Around 1400 the Easter Island palm became extinct due to overharvesting and as Hunt argues, Polynesian rats, which severely reduced the palm’s capacity to reproduce by eating its seeds. In the years after the disappearance of the palm, ancient garbage piles reveal that porpoise bones declined sharply. The islanders, no longer with the palm wood needed for canoe building, could no longer make journeys out to sea. Consequently, the consumption of land birds, migratory birds, and mollusks increased. Soon land birds went extinct and migratory bird numbers were severely reduced, thus spelling an end for Easter Island’s forests. Already under intense pressure by the human population for firewood and building material, the forests lost their animal pollinators and seed dispersers with the disappearance of the birds. Today, only one of the original 22 species of seabird still nests on Easter Island.

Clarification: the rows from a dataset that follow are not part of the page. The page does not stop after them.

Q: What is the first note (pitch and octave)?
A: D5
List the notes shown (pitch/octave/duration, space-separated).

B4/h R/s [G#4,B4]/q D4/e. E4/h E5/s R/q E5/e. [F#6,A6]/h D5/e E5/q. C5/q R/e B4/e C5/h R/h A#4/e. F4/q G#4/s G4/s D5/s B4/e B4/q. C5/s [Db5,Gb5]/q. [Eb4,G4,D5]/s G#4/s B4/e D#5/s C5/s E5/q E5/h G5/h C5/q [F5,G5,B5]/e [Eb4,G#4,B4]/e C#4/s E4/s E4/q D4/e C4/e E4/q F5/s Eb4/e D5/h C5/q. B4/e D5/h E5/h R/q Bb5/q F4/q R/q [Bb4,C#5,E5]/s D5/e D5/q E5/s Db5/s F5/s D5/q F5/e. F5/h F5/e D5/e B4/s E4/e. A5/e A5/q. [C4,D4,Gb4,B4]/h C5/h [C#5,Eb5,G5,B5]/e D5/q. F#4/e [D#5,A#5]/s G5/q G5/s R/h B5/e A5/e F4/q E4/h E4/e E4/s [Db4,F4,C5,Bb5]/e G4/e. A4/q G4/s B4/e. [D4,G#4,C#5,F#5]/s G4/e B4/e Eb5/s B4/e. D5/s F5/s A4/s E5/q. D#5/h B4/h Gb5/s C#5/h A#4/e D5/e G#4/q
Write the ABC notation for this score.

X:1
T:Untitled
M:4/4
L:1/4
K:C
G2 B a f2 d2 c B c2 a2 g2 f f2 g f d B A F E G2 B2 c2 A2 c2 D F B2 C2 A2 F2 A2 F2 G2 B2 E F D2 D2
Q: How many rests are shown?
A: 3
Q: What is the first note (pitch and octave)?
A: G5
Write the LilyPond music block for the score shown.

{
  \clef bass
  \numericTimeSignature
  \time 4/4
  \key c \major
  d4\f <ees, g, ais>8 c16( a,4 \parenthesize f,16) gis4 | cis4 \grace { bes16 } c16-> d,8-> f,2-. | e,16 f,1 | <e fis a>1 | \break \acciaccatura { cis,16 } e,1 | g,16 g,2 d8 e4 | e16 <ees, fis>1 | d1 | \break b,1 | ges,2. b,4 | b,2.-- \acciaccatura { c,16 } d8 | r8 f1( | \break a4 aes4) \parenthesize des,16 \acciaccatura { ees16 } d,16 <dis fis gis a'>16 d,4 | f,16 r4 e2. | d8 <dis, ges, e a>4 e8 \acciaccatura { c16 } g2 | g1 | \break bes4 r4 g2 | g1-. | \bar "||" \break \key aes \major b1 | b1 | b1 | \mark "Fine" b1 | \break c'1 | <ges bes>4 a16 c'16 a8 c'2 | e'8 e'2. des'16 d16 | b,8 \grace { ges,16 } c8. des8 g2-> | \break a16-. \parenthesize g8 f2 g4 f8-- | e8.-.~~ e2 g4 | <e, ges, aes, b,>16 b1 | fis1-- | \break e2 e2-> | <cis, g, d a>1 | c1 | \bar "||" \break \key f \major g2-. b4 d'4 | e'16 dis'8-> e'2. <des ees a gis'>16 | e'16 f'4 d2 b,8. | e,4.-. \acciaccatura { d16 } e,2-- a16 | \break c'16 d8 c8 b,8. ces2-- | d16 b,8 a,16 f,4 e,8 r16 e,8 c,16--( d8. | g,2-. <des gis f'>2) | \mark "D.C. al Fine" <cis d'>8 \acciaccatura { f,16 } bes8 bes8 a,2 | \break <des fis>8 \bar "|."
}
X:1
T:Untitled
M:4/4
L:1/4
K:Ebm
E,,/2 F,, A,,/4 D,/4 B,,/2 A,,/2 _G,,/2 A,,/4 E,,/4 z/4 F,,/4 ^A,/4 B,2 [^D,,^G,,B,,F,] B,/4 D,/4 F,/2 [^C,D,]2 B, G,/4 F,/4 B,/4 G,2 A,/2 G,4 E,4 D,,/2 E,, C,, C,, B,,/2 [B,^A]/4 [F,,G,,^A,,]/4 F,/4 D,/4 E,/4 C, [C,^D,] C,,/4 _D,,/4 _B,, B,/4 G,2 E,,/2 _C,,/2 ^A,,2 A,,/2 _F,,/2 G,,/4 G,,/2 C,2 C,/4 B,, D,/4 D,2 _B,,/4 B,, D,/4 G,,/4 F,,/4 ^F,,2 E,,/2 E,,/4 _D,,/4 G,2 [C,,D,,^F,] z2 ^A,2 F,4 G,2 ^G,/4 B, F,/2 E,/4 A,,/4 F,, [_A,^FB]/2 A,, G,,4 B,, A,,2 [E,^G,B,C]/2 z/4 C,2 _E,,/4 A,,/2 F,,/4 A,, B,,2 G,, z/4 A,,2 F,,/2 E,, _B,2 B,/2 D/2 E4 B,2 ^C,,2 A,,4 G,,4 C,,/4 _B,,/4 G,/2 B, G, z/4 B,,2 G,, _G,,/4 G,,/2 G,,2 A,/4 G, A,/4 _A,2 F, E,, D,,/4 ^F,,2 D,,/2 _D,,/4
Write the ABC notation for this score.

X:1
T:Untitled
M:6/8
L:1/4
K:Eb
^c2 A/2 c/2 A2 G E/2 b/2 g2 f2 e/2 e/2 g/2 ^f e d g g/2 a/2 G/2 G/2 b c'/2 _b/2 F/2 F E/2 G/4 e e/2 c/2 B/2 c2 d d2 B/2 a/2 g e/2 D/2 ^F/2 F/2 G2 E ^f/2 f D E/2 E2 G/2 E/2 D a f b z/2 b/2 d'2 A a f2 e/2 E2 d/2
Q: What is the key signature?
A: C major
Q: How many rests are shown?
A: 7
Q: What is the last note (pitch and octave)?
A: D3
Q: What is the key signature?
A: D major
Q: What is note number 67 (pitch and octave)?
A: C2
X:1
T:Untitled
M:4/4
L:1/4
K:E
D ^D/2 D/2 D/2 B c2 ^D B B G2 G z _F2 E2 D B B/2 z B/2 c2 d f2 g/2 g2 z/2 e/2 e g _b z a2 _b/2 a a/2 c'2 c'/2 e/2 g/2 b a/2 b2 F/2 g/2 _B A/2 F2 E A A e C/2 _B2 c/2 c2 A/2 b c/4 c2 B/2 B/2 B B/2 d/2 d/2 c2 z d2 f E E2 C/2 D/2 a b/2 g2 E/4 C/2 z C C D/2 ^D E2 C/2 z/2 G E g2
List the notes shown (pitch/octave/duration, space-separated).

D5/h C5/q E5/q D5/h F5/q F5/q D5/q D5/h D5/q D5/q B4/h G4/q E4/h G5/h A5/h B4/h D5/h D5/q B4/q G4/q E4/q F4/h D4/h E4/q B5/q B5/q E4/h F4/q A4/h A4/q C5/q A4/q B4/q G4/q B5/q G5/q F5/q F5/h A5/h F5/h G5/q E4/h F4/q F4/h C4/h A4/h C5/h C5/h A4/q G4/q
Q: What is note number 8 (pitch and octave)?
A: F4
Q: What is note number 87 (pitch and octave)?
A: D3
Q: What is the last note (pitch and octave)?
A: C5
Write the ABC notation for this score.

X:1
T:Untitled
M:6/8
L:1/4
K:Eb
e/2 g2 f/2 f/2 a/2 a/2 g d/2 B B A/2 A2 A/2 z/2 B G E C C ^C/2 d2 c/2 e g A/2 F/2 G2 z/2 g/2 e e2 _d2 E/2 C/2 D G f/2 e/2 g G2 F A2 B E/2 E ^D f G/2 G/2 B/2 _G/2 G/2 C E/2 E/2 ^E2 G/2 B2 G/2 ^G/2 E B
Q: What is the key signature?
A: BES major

With the loss of their forest, the quality of life for Islanders plummeted. Streams and drinking water supplies dried up. Crop yields declined as wind, rain, and sunlight eroded topsoils. Fires became a luxury since no wood could be found on the island, and grasses had to be used for fuel. No longer could rope by manufactured to move the stone statues and they were abandoned. The Easter Islanders began to starve, lacking their access to porpoise meat and having depleted the island of birds. As life worsened, the orderly society disappeared and chaos and disarray prevailed. Survivors formed bands and bitter fighting erupted. By the arrival of Europeans in 1722, there was almost no sign of the great civilization that once ruled the island other than the legacy of the strange statues. However, soon these too fell victim to the bands who desecrated the statues of rivals.
While tribal warfare likely reduced the population of Easter Islanders, Hunt suggests that most of the decline probably was resulted from early 18th-century Dutch traders, who brought diseases and took slaves from the island. Research elsewhere indicates that “first contact” diseases — like typhus, influenza and smallpox — carry extremely high mortality rates, often exceeding 90%. The first traders to reach the island likely carried such diseases which would have rapidly spread among the islanders and decimated the population.
Today Easter island is part of Chile and relies on tourism to sustain its small population. All that remains of the once great society is a few stone relics from the past.